Extraordinary fossil discoveries deep in a Chinese phosphate mine have opened a new path toward solving a scientific mystery that has long shrouded the origins of complex life on Earth.
American and Chinese research teams are reporting this week that they have unearthed the first fossil remains of microscopic animal embryos and the larvae of primitive sponges that thrived tens of millions of years before the moment in geologic time when the ancestors of virtually every modern life form, including human, burst abruptly onto the world scene.
That flash of evolution 540 million years ago -- the ``Cambrian explosion'' when family after family of many-celled creatures with hard shells or spinal cords and skeletons blazed their stony marks in the fossil record -- has puzzled scientists for generations.
But whatever came before the Cambrian explosion has been an even bigger mystery, puzzling scientists as far back as Darwin.

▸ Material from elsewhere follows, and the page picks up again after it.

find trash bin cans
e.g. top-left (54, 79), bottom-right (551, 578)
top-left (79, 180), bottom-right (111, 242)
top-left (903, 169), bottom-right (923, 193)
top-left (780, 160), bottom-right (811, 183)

One-celled organisms akin to algae and bacteria are known to have emerged from some kind of primordial ooze as long ago as 3.8 billion years ago -- a billion years, perhaps, after the newly formed Earth cooled and the seas emerged.
But then came billions of years before a few intriguing pencil-thin tracks were left in ancient solidified mud to indicate that some animals might have been crawling around even before the Cambrian. Those creatures might have been ``squishy little larva-like things,'' as one of the Chinese researchers describes them.
Now, in reports appearing today in the British journal Nature, and tomorrow in the American journal Science, researchers from China, Taiwan and America are reporting the first clear evidence that multicelled animals did in fact live long before the Cambrian explosion -- perhaps as far back as 580 million years ago.
The beautifully preserved fossils were found in a phosphate mine near a town called Weng 'an in south-central China's Guizhou province, where the mineral calcium phosphate apparently replaced the jellylike bodies of the primitive embryos and sponges and left them buried in the mine for paleontologists to find.
``These fossils are just spectacular,'' said geologist James Valentine of the University of California at Berkeley's Museum of Paleontology, an expert on the ecology of the Cambrian period. ``And any time you can find fossils of embryos, it has to be fantastic because you know that something must have lived before those embryos. And now we have the possibility of finding more larvae and perhaps even the body plans of the earliest animals.''
The embryo fossils, Valentine said, appear to belong to a kind of worm, although that is far from certain. But what is clear is that these are fossils from organisms that had no bones or shells; they may also have been the embryonic cells of sponges, or the earliest forebears of today's jellyfish, sea anemones or complex worms.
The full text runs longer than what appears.